Setahun COVID-19 di Surabaya, Zona 'Hitam' Sampai Belum Manjurnya PPKM

Surabaya, IDN Times - Tepat satu tahun lalu, 17 Maret 2020, juru bicara pemerintah untuk penanganan virus corona kala itu, Achmad Yurianto mengumumkan penambahan kasus COVID-19 di Indonesia. Ternyata, enam di antaranya berasal dari spesimen Kota Surabaya. Warga Surabaya pun panik, virus corona yang kala itu amat ditakuti sudah semakin dekat.
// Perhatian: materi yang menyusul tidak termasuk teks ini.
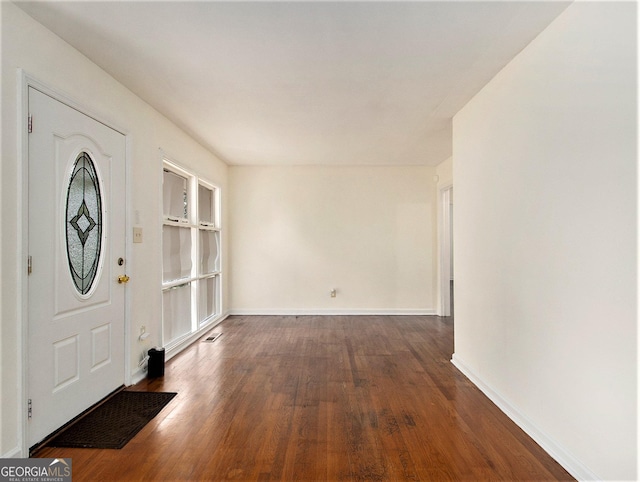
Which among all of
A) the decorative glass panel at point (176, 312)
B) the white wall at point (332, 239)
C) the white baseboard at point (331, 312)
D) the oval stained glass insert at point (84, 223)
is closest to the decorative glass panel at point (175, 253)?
the decorative glass panel at point (176, 312)

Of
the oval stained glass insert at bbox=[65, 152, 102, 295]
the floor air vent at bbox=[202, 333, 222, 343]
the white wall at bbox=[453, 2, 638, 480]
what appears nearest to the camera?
the white wall at bbox=[453, 2, 638, 480]

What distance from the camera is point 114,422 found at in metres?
2.40

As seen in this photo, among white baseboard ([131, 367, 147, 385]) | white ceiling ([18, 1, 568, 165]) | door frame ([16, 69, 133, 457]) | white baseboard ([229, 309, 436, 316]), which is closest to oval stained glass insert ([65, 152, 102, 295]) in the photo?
door frame ([16, 69, 133, 457])

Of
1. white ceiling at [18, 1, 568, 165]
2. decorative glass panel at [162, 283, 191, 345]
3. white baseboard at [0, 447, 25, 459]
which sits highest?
white ceiling at [18, 1, 568, 165]

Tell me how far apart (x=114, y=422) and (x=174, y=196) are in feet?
8.13

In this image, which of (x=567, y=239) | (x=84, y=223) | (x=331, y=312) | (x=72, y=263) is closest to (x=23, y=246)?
(x=72, y=263)

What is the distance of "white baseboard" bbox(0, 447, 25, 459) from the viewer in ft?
6.07

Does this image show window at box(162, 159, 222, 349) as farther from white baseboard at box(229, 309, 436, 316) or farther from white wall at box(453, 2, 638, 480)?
white wall at box(453, 2, 638, 480)

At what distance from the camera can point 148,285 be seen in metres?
3.34

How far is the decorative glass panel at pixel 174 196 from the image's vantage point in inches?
151

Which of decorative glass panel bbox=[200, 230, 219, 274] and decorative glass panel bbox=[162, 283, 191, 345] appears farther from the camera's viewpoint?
decorative glass panel bbox=[200, 230, 219, 274]

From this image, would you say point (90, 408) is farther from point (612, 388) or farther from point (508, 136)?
point (508, 136)

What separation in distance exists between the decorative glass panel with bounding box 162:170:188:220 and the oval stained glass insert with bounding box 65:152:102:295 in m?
1.16

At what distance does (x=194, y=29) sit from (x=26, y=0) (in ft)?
2.91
Sudah satu tahun berlalu. Virus corona ternyata tak kunjung pergi. Kasus terkonfirmasi positif COVID-19 tetap bertambah di Kota Surabaya. Berdasarkan data terakhir, Selasa (16/3/2021), jumlah total warga Surabaya yang sudah terpapar sebanyak 22.149. Rinciannya, 20.614 sembuh, 1.337 meninggal, dan sisanya masih dirawat.
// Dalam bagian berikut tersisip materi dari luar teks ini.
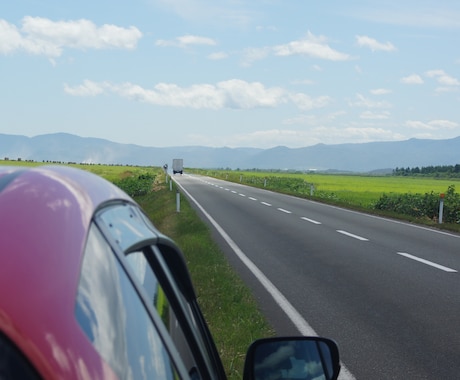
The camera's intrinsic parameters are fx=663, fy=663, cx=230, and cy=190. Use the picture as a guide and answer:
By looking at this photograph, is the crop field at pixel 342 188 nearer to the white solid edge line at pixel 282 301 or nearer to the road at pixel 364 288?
the road at pixel 364 288

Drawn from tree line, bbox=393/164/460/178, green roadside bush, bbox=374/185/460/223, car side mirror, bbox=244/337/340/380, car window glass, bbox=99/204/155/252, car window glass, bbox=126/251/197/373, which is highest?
car window glass, bbox=99/204/155/252

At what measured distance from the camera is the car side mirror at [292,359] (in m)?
2.39

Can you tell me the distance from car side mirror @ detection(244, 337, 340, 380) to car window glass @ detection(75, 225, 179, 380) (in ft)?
3.13

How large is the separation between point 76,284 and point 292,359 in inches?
61.4

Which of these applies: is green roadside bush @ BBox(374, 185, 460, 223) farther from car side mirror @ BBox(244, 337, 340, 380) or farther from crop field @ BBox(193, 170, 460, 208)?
car side mirror @ BBox(244, 337, 340, 380)

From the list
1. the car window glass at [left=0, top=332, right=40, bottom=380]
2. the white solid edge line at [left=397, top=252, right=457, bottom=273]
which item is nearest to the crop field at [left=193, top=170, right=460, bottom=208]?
the white solid edge line at [left=397, top=252, right=457, bottom=273]

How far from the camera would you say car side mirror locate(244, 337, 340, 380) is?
2395 millimetres

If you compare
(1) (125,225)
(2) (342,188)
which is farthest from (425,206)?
(2) (342,188)

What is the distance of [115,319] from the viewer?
121cm

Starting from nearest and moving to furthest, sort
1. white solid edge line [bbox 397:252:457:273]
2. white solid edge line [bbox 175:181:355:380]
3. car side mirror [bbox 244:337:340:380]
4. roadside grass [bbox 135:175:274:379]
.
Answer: car side mirror [bbox 244:337:340:380] → white solid edge line [bbox 175:181:355:380] → roadside grass [bbox 135:175:274:379] → white solid edge line [bbox 397:252:457:273]

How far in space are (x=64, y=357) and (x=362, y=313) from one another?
722cm

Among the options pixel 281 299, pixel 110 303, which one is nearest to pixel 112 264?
pixel 110 303

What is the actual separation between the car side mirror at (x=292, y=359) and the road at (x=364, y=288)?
322 centimetres

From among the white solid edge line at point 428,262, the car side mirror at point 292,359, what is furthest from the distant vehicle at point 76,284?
the white solid edge line at point 428,262
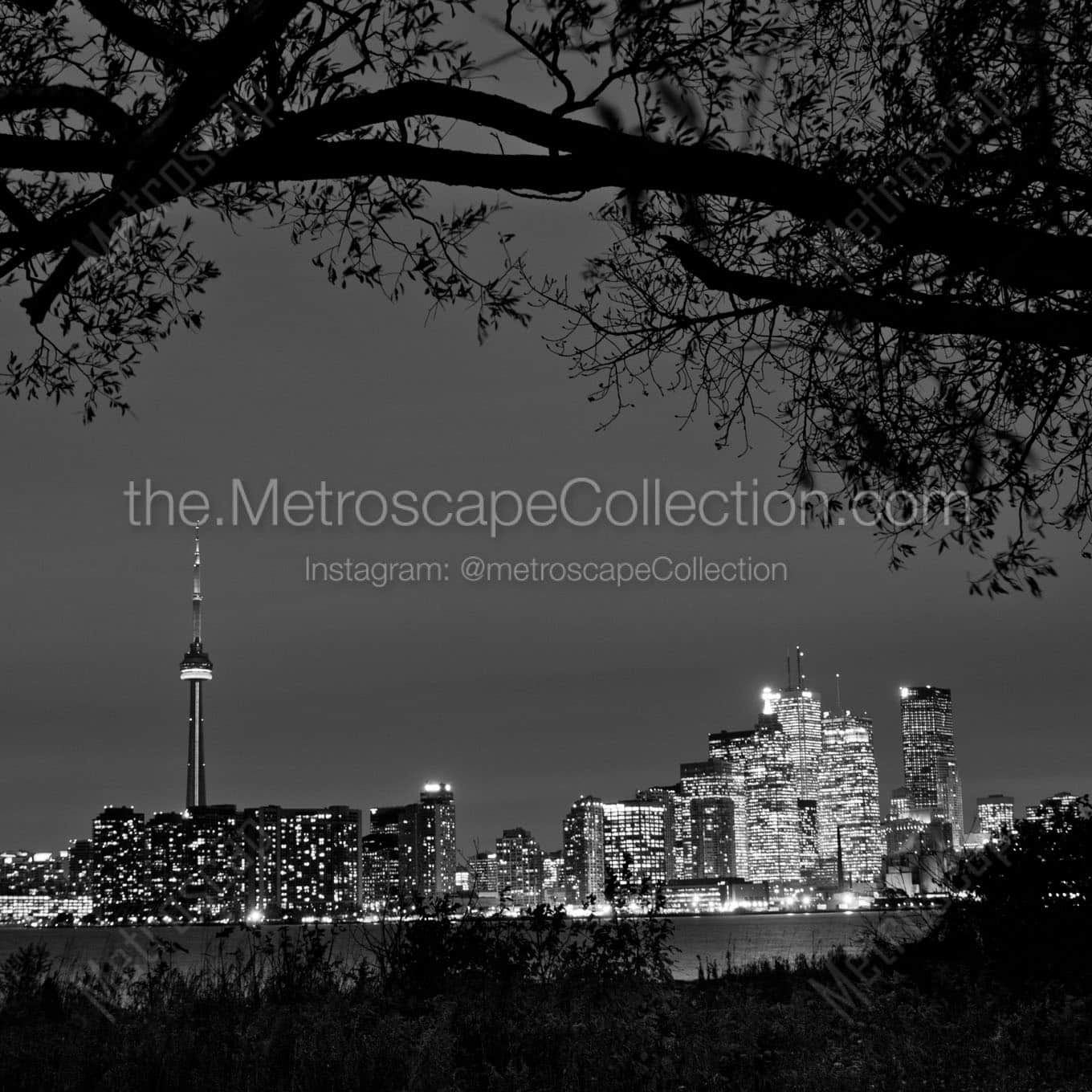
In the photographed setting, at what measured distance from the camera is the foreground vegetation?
7754 mm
Berbagai macam suasana kelam, pergantian kebijakan, angka-angka yang bisa naik dan turun tajam bagai roller coaster telah dilewati. Berikut perjalanan satu tahun COVID-19 yang telah dirangkum IDN Times.
1. Surabaya zona "hitam"
Awal pandemik di Kota Surabaya cukup kelam. Perlahan tapi pasti, penularan terus terjadi. Kota Surabaya sudah menjadi titik start COVID-19 di Provinsi Jawa Timur. Tak pelak, penularan terjadi begitu cepat. Dalam kurun waktu satu bulan saja, kasus akumulasi COVID-19 adalah separuh dari total keseluruhan kasus di Jatim.
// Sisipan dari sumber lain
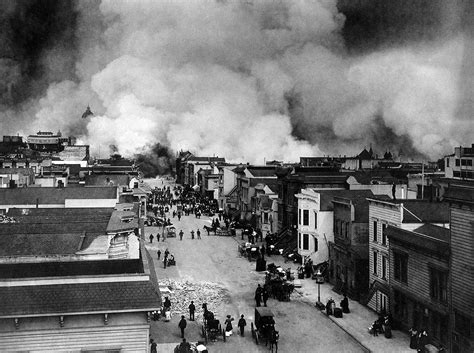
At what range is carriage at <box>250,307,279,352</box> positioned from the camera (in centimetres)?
2825

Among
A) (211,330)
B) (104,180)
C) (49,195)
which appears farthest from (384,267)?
(104,180)

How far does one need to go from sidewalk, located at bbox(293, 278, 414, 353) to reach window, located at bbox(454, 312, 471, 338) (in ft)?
10.9

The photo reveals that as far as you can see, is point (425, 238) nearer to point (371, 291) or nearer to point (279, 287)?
point (371, 291)

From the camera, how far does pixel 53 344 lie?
19375mm

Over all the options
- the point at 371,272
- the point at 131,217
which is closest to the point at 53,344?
the point at 131,217

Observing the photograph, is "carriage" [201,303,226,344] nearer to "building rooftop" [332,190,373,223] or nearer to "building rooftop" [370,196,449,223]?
"building rooftop" [370,196,449,223]

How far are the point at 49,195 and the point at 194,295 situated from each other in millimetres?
21510

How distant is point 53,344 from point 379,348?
1729 centimetres

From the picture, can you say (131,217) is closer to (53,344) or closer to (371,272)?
(53,344)

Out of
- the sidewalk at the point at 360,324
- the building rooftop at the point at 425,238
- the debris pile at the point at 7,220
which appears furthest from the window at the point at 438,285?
the debris pile at the point at 7,220

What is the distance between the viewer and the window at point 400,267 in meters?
32.5

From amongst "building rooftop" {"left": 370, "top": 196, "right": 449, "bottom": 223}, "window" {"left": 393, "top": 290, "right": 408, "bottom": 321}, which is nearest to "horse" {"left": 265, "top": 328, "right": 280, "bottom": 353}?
"window" {"left": 393, "top": 290, "right": 408, "bottom": 321}

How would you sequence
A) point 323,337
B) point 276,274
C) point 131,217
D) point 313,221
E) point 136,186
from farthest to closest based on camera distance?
point 136,186, point 313,221, point 276,274, point 131,217, point 323,337

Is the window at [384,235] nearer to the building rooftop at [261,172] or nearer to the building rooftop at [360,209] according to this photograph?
the building rooftop at [360,209]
Hingga pada Juni 2020, Pemerintah Provinsi Jatim menggolongkan Kota Surabaya ke dalam zona merah sangat tua bahkan menyerupai warna hitam. Surabaya pun dikenal sebagai satu-satunya zona hitam di Jatim akibat peta ini.
Pakar epidemiologi dari Universitas Airlangga, Dr. Santi Martini, dr., M.Kes menjelaskan bahwa tingginya kasus di Kota Surabaya memang tak bsia terelakkan. Hal ini tak terlepas dari karakteristik Kota Surabaya sebagai Kota Metropolitan. Mobilitas yang tinggi dari warga maupun pendatang membuat virus corona pun mudah menyebar.
“Karena virus corona ini kan bergantung pada pembawanya. Kalau banyak perpindahan dan interaksi dengan orang lainnya, maka virus ini juga semakin mudah menyebar,” ungkap Santi.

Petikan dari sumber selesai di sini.